This repository contains MATLAB code and supporting datasets developed for a thesis project that quantifies the probability of Loss of Control In-Flight (LOC-I) during the final approach phase of a Boeing 747-300, using a combination of physical energy modeling, flight data analysis, and rare-event simulation via Subset Simulation.
The model focuses on the last 1000 ft AGL before touchdown at KMSP Runway 30R, using Quick Access Recorder (QAR) data from over 4200 flights. It estimates the failure probability that the aircraft’s total energy drops below a defined threshold, indicating potential LOC-I.
Key components:
- Energy-rate modeling based on aerodynamic, thrust, and gravity force components.
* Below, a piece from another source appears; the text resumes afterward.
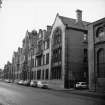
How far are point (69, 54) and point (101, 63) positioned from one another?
10.7 meters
- Data-driven statistical fitting of parameters across all flights.
- Definition of failure based on cumulative energy deficit (below threshold).
- Use of Subset Simulation with MCMC sampling to estimate rare-event probabilities.
The simulation includes both:
- An overall failure probability (integrated over entire approach),
- A time-dependent per-second failure probability, revealing how risk evolves during descent.
- MATLAB R2021b or newer
- Subset Simulation Toolbox (TUM FSD)
- Curve Fitting Toolbox
- Distribution Fitter App
- Parallel Computing Toolbox
- Energy model integrating control inputs: AoA, N1, pitch, bank, elevator, fuel mass, airspeed, altitude, and crosswind
- Dynamic per-second failure probability estimation
- Ranking of input parameters using both manual and toolbox-assisted sensitivity analysis
- Export-ready plots and Excel outputs for visualization
- Estimated LOC-I probability over full approach: ~3.57 × 10⁻⁸
- The time-dependent failure probability was fit using a power-law model: P_F(t) ≈ 10^(a·t^b + c), with a goodness of fit R² = 0.9913.
- Sensitivity analysis reveals angle of attack, crosswind, and N1 as most influential
This repository is not licensed for reuse or redistribution. Please contact the author for permission before using any part of the code or data.
Developed as part of an undergraduate thesis (FTMD ITB, Student ID: 13621021) titled Risk Quantification of Aerodynamic Stall and In-Flight Loss of Control (LOC-I) Events During Aircraft Approach. Simulation methodology based on the TUM FSD Subset Simulation Toolbox and supervised by Dr. -Ing. Ir. Javensius Sembiring.